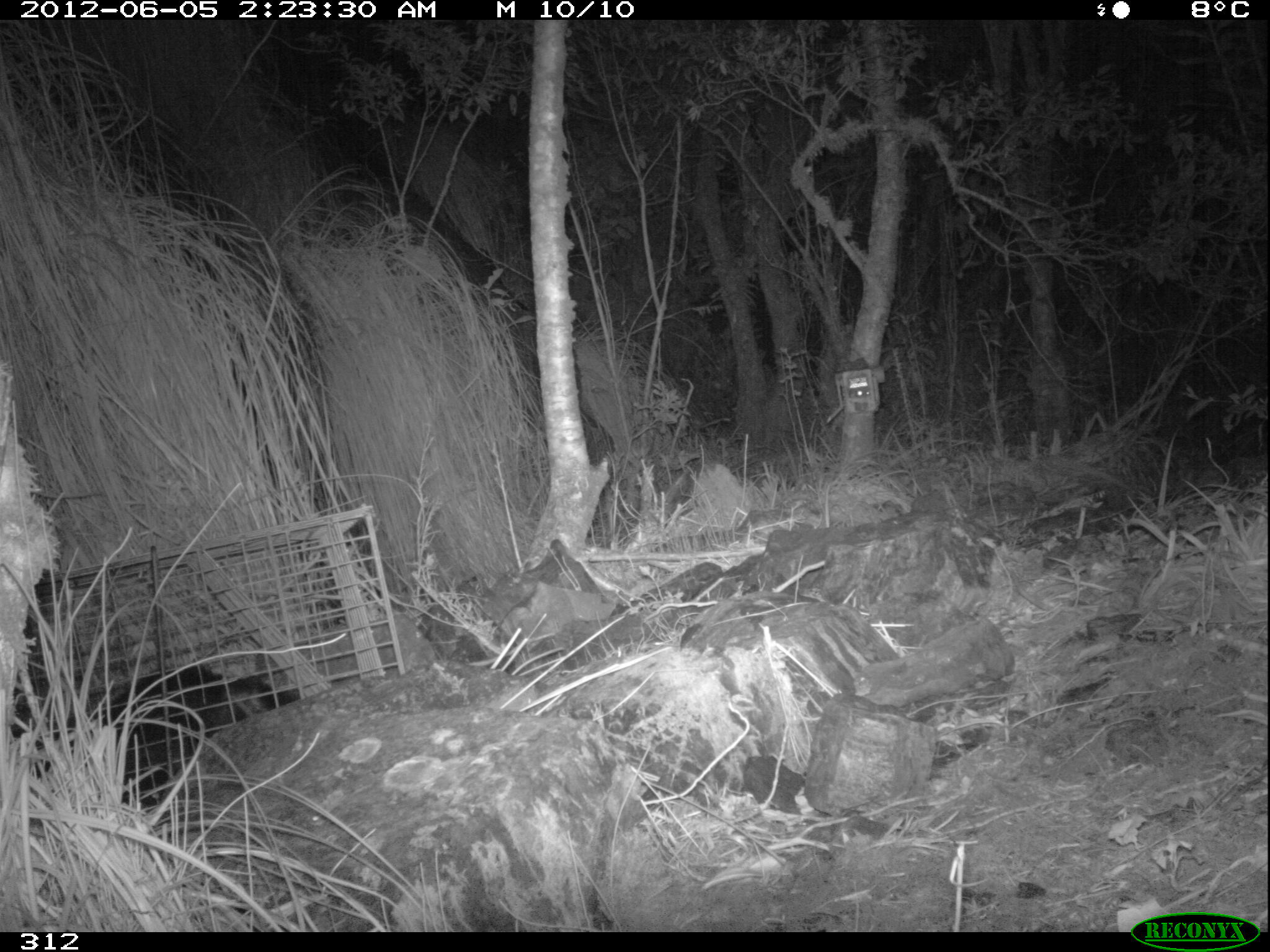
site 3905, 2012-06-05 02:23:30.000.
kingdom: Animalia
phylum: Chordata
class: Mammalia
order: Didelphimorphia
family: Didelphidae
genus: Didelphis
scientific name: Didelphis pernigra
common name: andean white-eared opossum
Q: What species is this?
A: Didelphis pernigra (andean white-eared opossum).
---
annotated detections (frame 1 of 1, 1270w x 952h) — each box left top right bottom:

--

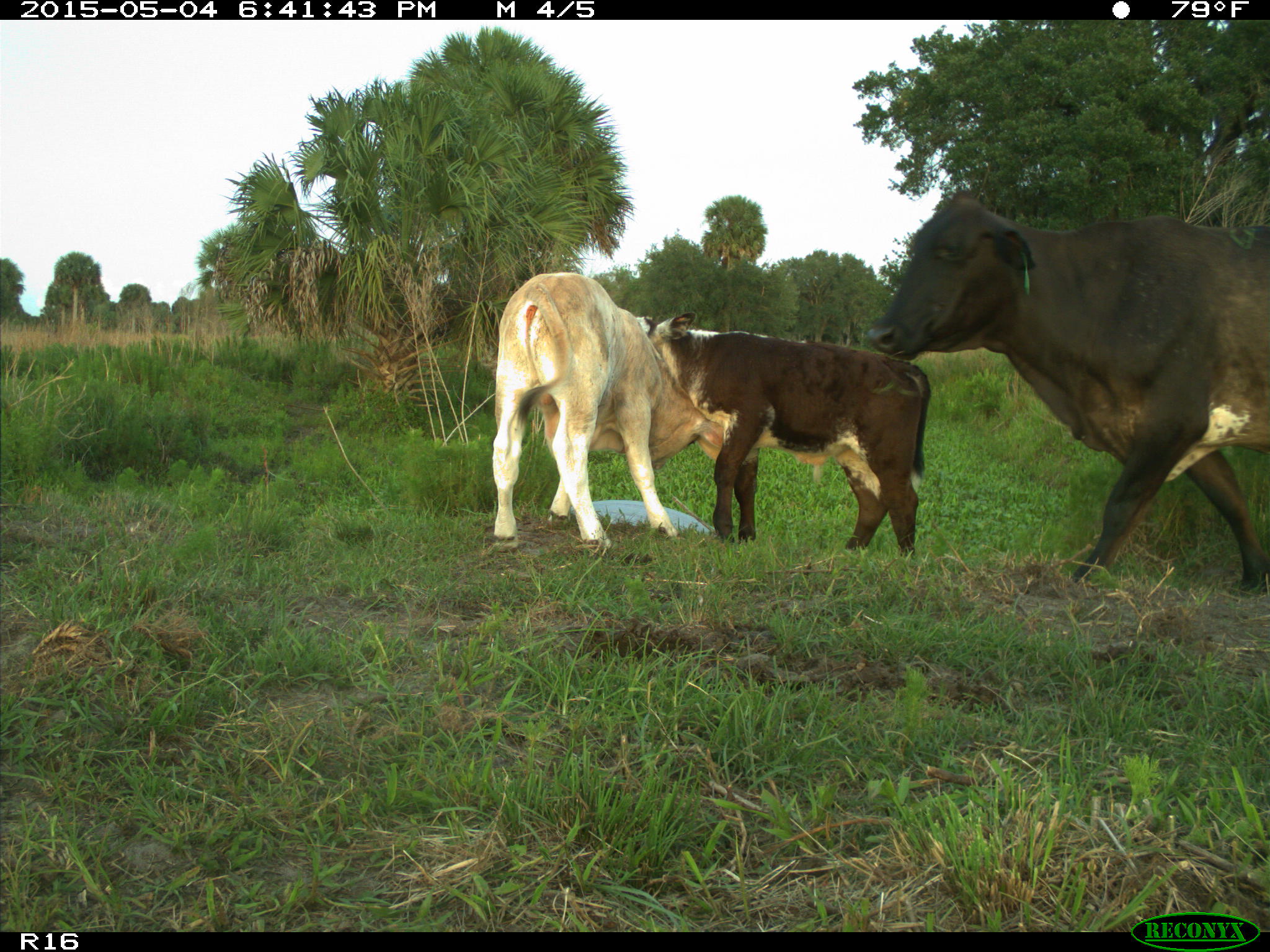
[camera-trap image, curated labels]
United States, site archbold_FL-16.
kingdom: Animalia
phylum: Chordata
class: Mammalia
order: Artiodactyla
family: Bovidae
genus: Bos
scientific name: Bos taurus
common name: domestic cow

* * *

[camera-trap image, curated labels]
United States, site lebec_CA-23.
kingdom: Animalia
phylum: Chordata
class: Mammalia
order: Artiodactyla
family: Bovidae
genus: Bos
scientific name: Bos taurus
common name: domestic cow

Task details:
Looking at the entries above, can you reproduce exactly the lines from the one that holds "site 3905, 2012-06-05 02:23:30.000." through the one that holds "annotated detections (frame", and only those?

Answer to this exercise:
site 3905, 2012-06-05 02:23:30.000.
kingdom: Animalia
phylum: Chordata
class: Mammalia
order: Didelphimorphia
family: Didelphidae
genus: Didelphis
scientific name: Didelphis pernigra
common name: andean white-eared opossum
Q: What species is this?
A: Didelphis pernigra (andean white-eared opossum).
---
annotated detections (frame 1 of 1, 1270w x 952h) — each box left top right bottom:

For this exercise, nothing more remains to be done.